Freitag, 24. Juni, 20 Uhr + Mittwoch, 6. Juli, 20 Uhr

QUELQUES VEUVES DE NOIRMOUTIER / Die Witwen von Noirmoutier   Agnès Varda   F 2006   OmU 69‘
Agnès Varda war selbst seit 14 Jahren verwitwet, als sie sich den Witwen der Atlantik-Insel Noirmoutier, auf der sie mit ihrem verstorbenen Ehemann, dem Filmemacher Jacques Demy und ihrer Familie viel Zeit verbracht hat, zuwandte. Sie widmete ihnen eine Videoinstallation und diesen Film, der auf für die Installation gedrehtem Material basiert. Die Frauen berichten in langen Gesprächen, wie sie mit Verlust und Schmerz leben, über Trauer, Einsamkeit und gemischte Gefühle. Sich selbst porträtiert Varda als schweigende Witwe.

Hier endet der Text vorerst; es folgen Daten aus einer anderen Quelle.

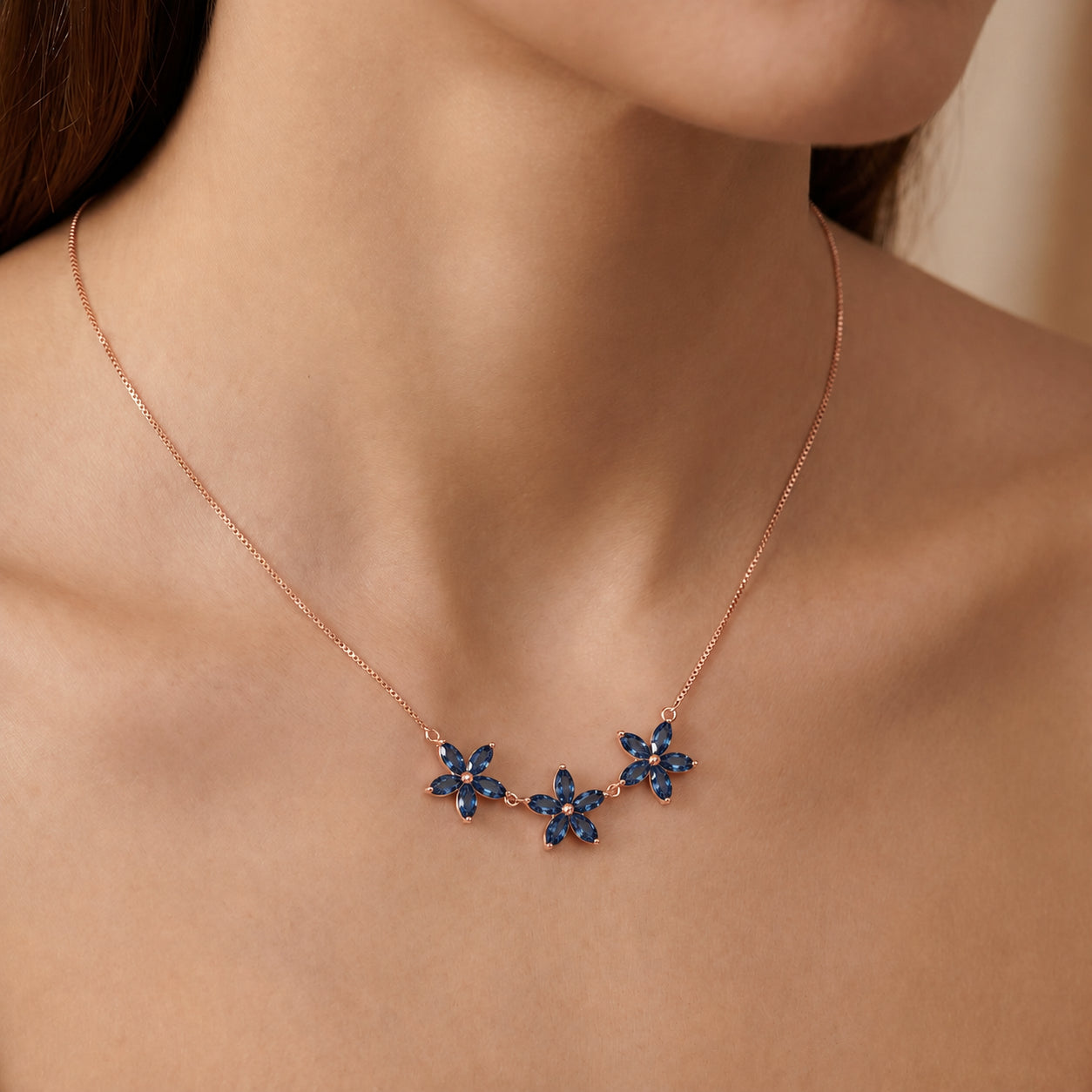 Rose Gold Classic Necklace Sapphire 10K — Fiorella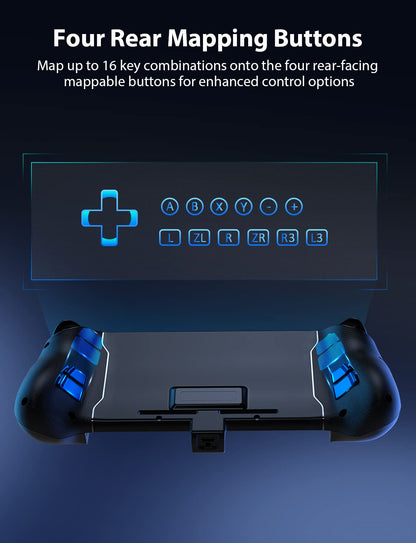 NexiGo Gripcon Controller for Nintendo Switch OLED, Ergonomic, 6-Axis Gyro, Black, Model 1125 BLK-2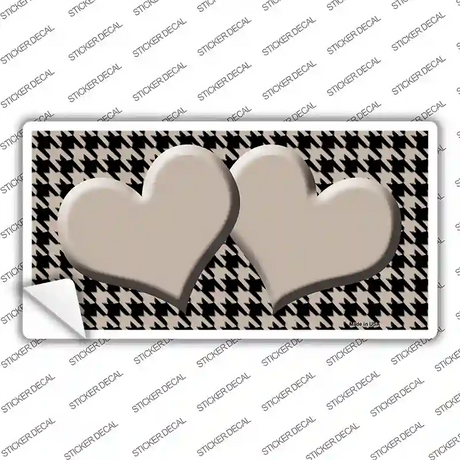 Tan Black Houndstooth Tan Center Hearts Novelty Sticker Decal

24.6.: Einführung: Dominique Bluher (in deutscher Sprache)
 

Sonntag, 26. Juni, 20 Uhr + Donnerstag, 14. Juli, 20 Uhr

JACQUOT DE NANTES   Agnès  Varda   F 1991  OmE 118‘
Eine Liebeserklärung Vardas an ihren sterbenden Mann, den Filmemacher Jacques Demy und eine Hommage an sein Kino. Sie verfilmt Demys Erinnerungen an seine Kindheit und Jugend in Nantes in den Jahren von 1939 bis 1949, stellt – an den realen Orten – Familienszenen nach, blendet Ausschnitte aus seinen Filmen ein und wechselt bisweilen von Schwarzweiß in Farbe. Es entsteht die Chronik einer glücklichen Kindheit in der Autowerkstatt des Vaters, mit Kasperletheater, Gesang, einer frühen Passion fürs Kino und autodidaktischen Filmversuchen. Intime Bilder des von der Krankheit gezeichneten Demy am Strand sprechen zärtlich von Abschied und Vergänglichkeit. Viele Jahre später wendet sich Varda nochmals der Zeit des Zweiten Weltkriegs zu und kommt für ihre Installation Hommage aux Justes de France auf die Form der Evokation im Zusammenspiel von dokumentarischen und fiktionalen Anteilen zurück, die sie für JACQUOT DE NANTES gefunden hatte.